Übungstext —
==================================================
Der vierte große Hausbootpionier ist L.T.C. Rolt – ein Engländer wie Doughty, der 1936 ein Kanalboot zum Hausboot umbaute und die englischen Kanäle bereiste. 1944 beschrieb er seine Erfahrungen dieser Reisen in einem Buch, das zum Bestseller wurde und zur Gründung der Inland Waterways Association (IWA) führte. Die Gesellschaft setzte sich für den Erhalt der englischen Kanäle ein, von denen viele nach der Verstaatlichung geschlossen werden sollten. 1946 unternahm er mit einem umgebauten ehemaligen Rettungsboot eine Reise auf den irischen Kanälen. Seine Tour führte von Athlone über den Grand Canal bis Dublin und zurück über den Royal Canal bis zum Shannon. 1949 veröffentlichte er seine Erlebnisse in dem Buch "Green & Silver", das 2011 erneut aufgelegt wurde. Dieser Bericht spielte wiederum eine wichtige Rolle für die Gründung der Inland Waterways Association of Ireland (IWAI).

 

Der fünfte Hausbootfahrer dieser Auswahl ist ebenfalls Engländer und Autor. Hugh McKnight befuhr ab 1968 fast 20 Jahre die französischen Wasserwege und veröffentlichte seine Erfahrungen in dem Buch "Frankreichs Flüsse und Kanäle, Handbuch für Binnenskipper", das eine der ersten Gesamtdarstellungen des französischen Kanal- und Flusssystems darstellt.
==================================================
Übungsaufgaben —
1. Nenne alle Jahreszahlen, die im Text über die Hausbootpioniere vorkommen.
2. Tausche in allen Datensätzen „Black“ gegen „White“ aus und gib die Datensätze sonst unverändert wieder. Lass die Bilder dabei weg.
==================================================
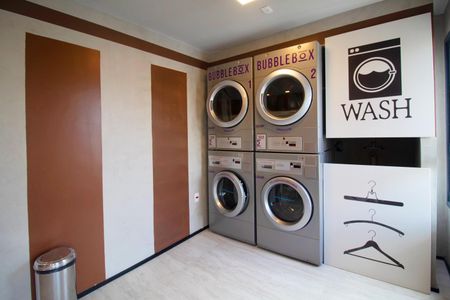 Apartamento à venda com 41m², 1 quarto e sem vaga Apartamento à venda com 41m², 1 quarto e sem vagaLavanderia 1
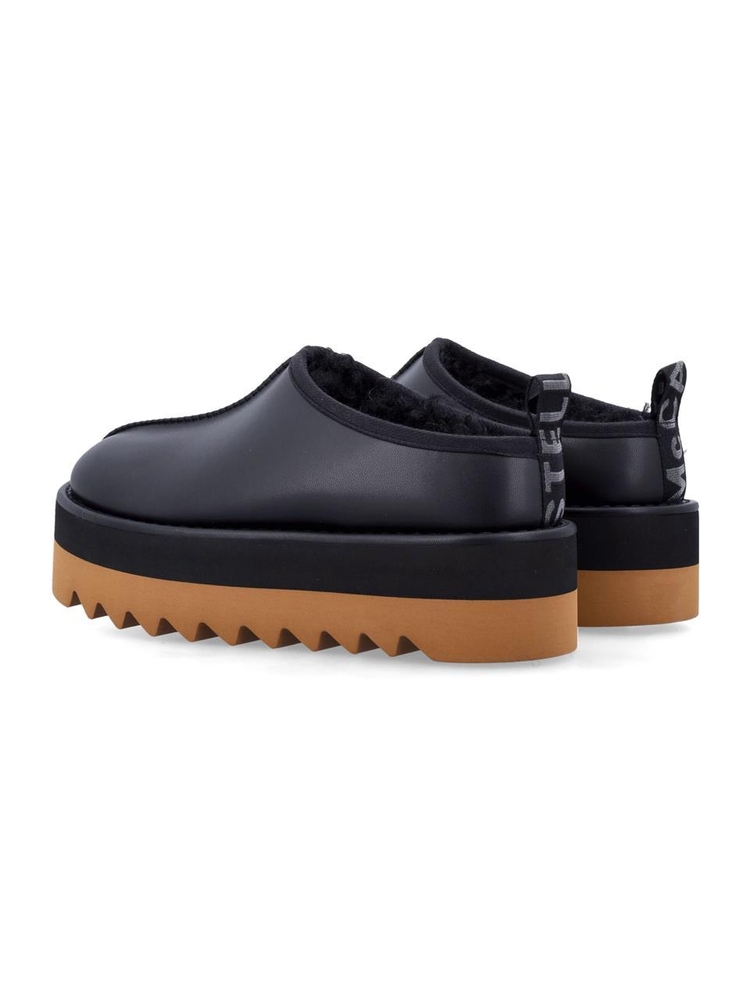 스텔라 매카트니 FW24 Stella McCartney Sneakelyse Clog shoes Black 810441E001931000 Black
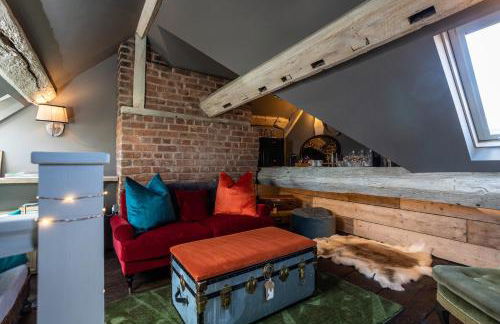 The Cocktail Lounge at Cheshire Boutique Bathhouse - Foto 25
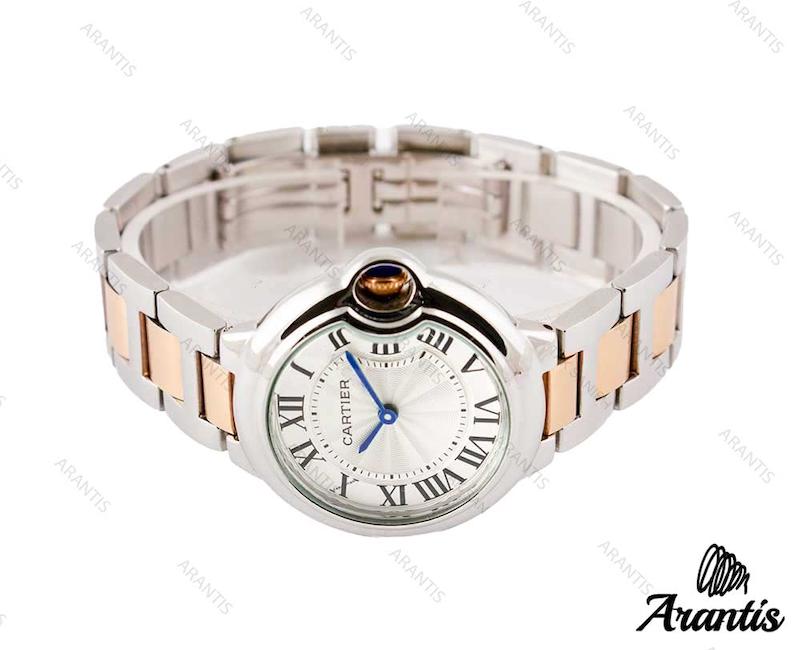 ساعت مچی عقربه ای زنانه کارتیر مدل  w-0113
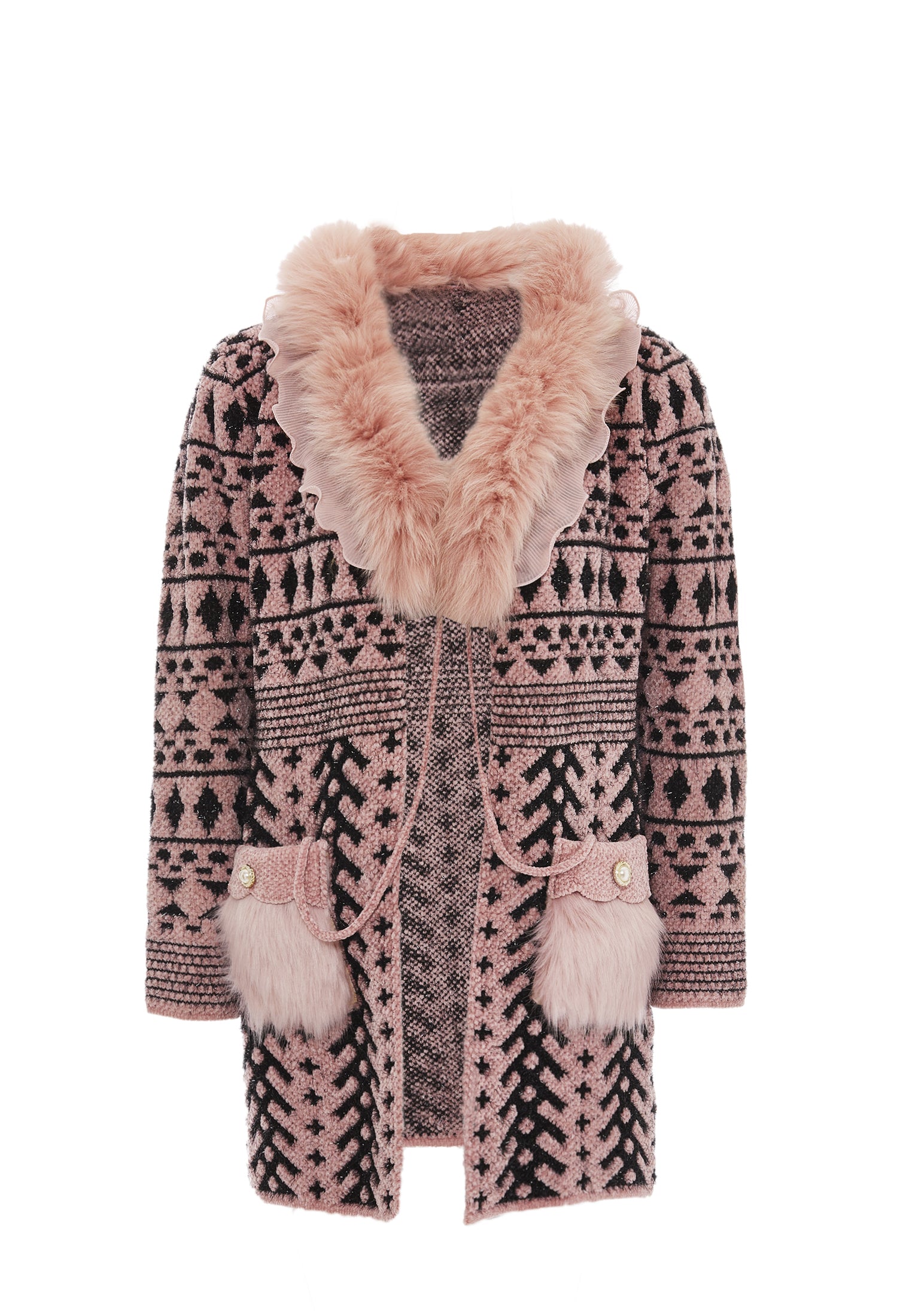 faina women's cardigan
==================================================
Antworten je Aufgabe —
1. 1936, 1944, 1946, 1949, 2011, 1968

2.
 Apartamento à venda com 41m², 1 quarto e sem vaga Apartamento à venda com 41m², 1 quarto e sem vagaLavanderia 1
 스텔라 매카트니 FW24 Stella McCartney Sneakelyse Clog shoes White 810441E001931000 White
 The Cocktail Lounge at Cheshire Boutique Bathhouse - Foto 25
 ساعت مچی عقربه ای زنانه کارتیر مدل  w-0113
 faina women's cardigan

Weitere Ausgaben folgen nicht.